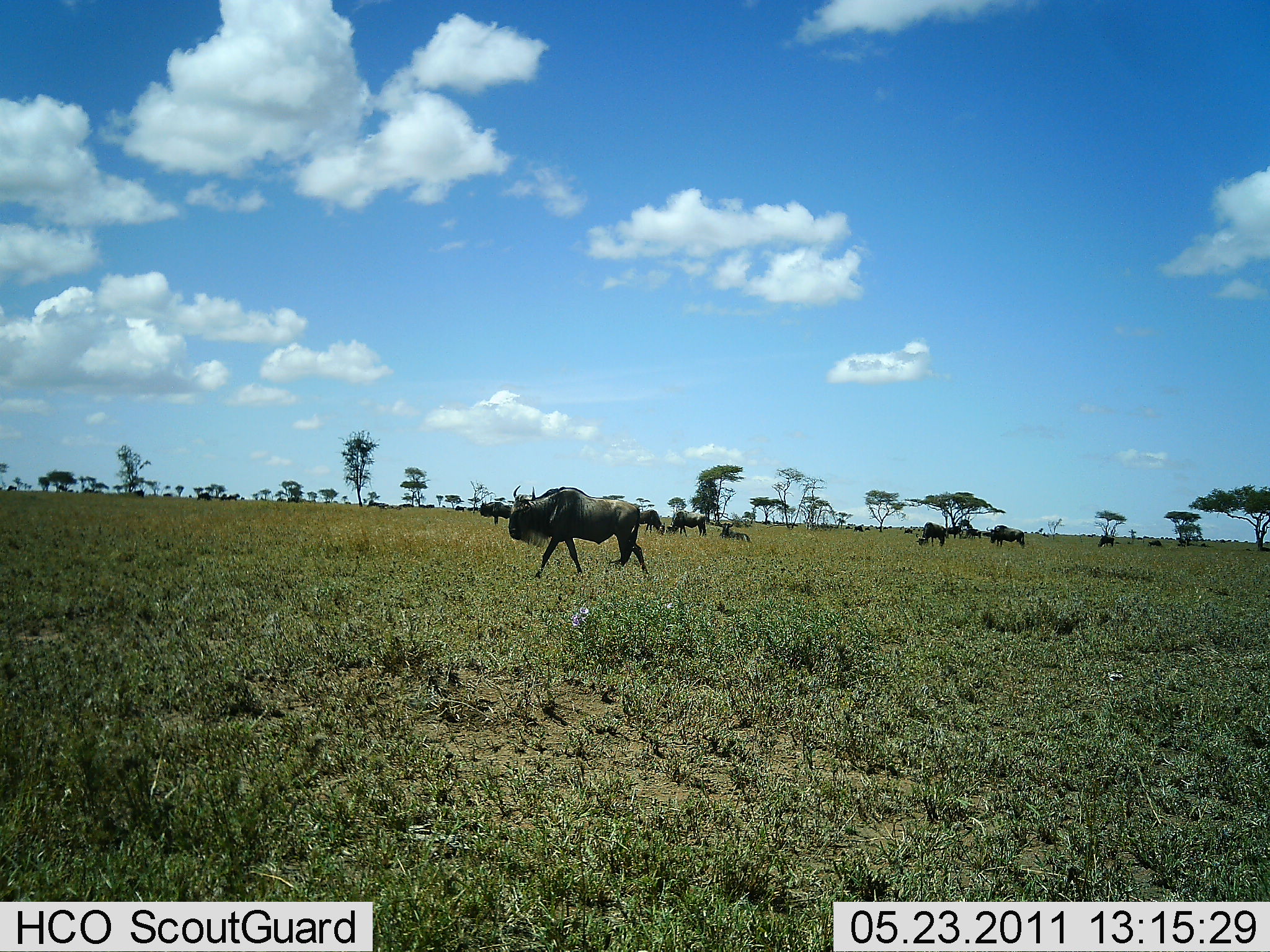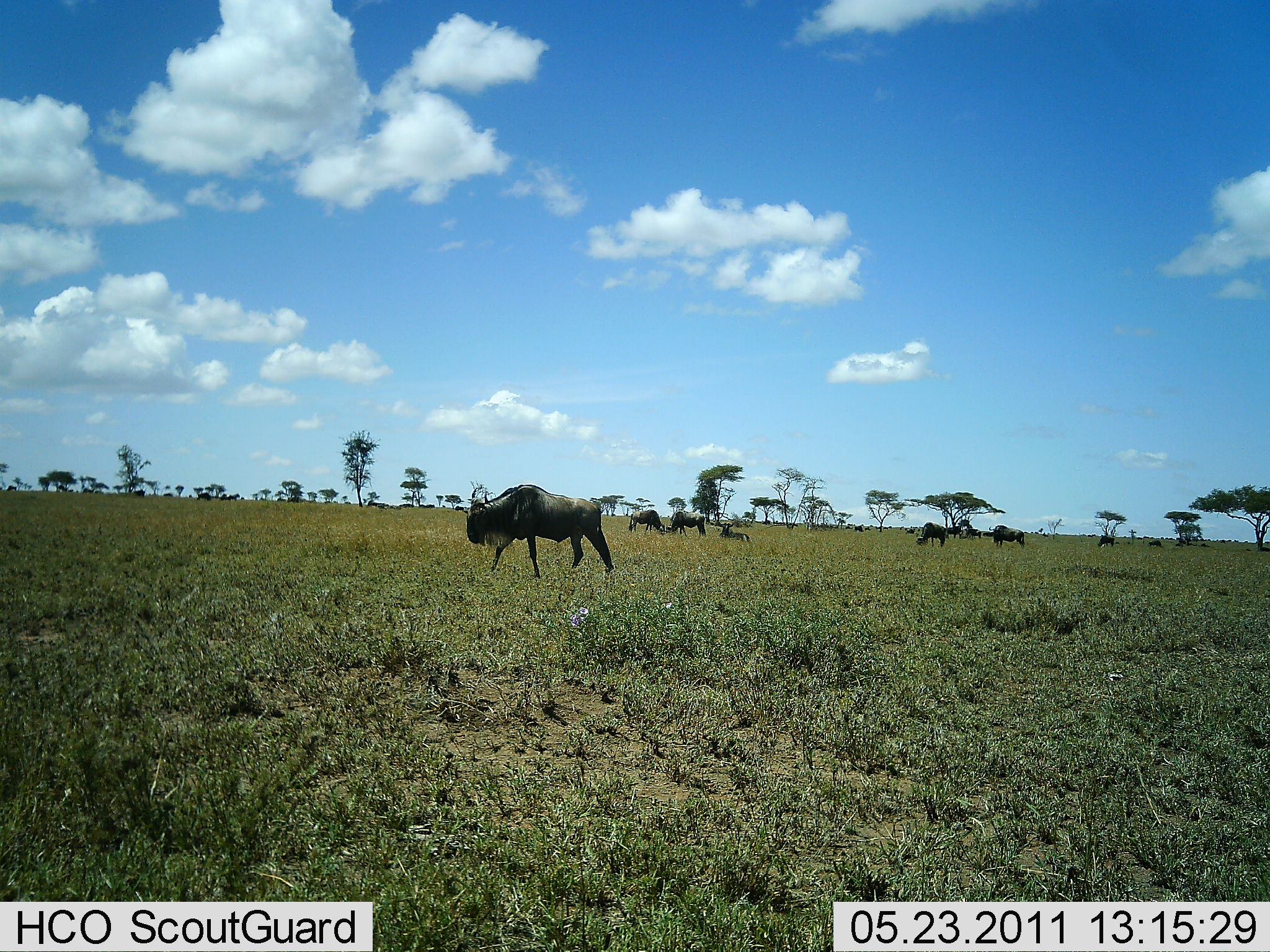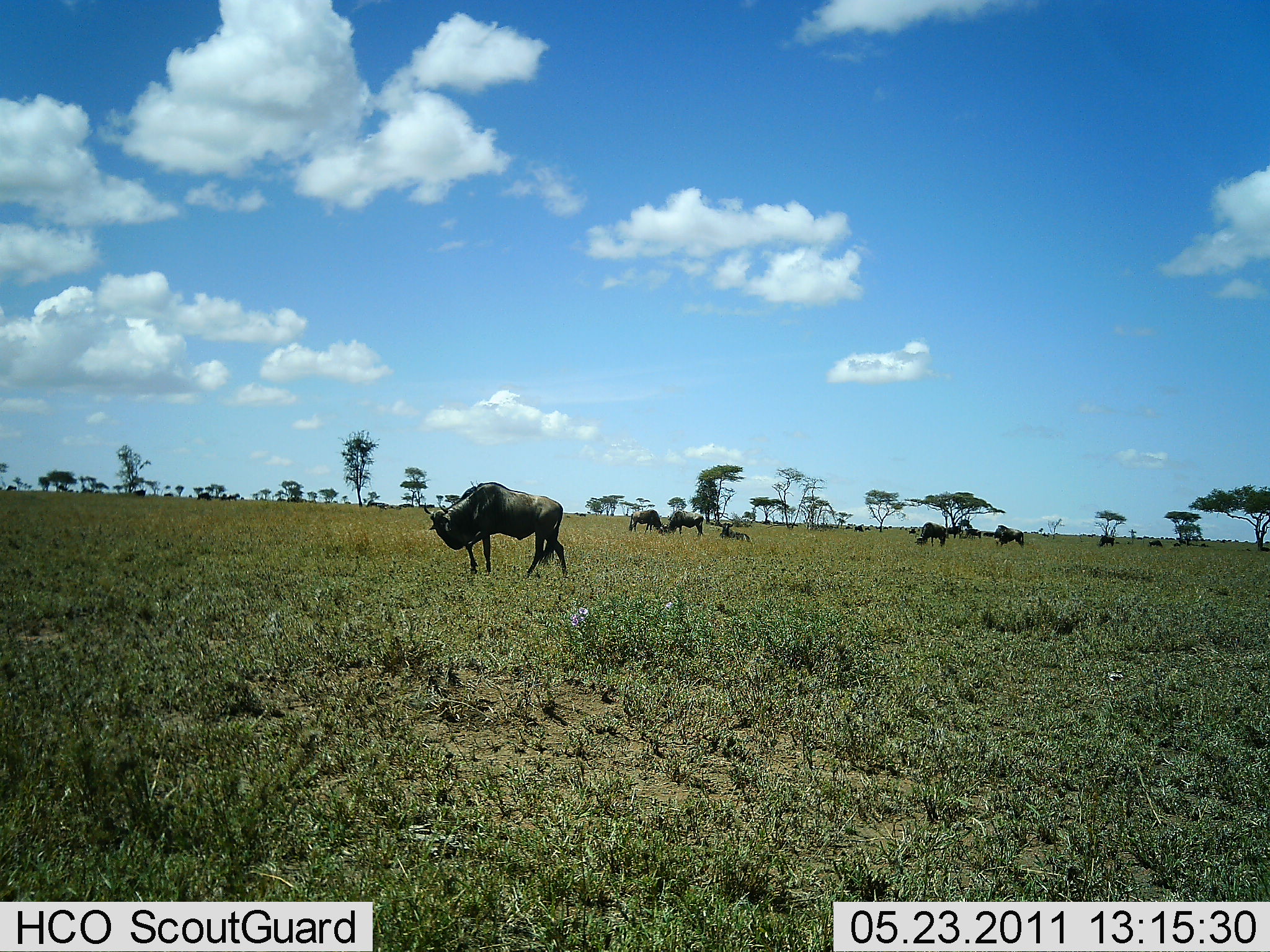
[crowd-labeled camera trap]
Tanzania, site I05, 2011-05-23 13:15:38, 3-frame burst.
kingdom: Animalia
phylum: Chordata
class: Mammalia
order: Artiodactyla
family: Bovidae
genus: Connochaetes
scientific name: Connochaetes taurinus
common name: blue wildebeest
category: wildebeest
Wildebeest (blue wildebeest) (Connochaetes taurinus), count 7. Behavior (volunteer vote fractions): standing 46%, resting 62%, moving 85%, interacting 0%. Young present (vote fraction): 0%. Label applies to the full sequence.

...

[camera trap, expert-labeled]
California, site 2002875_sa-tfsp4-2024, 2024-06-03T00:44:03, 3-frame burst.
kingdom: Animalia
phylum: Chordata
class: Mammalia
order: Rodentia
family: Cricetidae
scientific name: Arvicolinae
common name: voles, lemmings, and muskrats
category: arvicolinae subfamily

Exercise requirements = Look through the entries above for the word "camera". Copy every line where it shows up.

Exercise answer =
[crowd-labeled camera trap]
[camera trap, expert-labeled]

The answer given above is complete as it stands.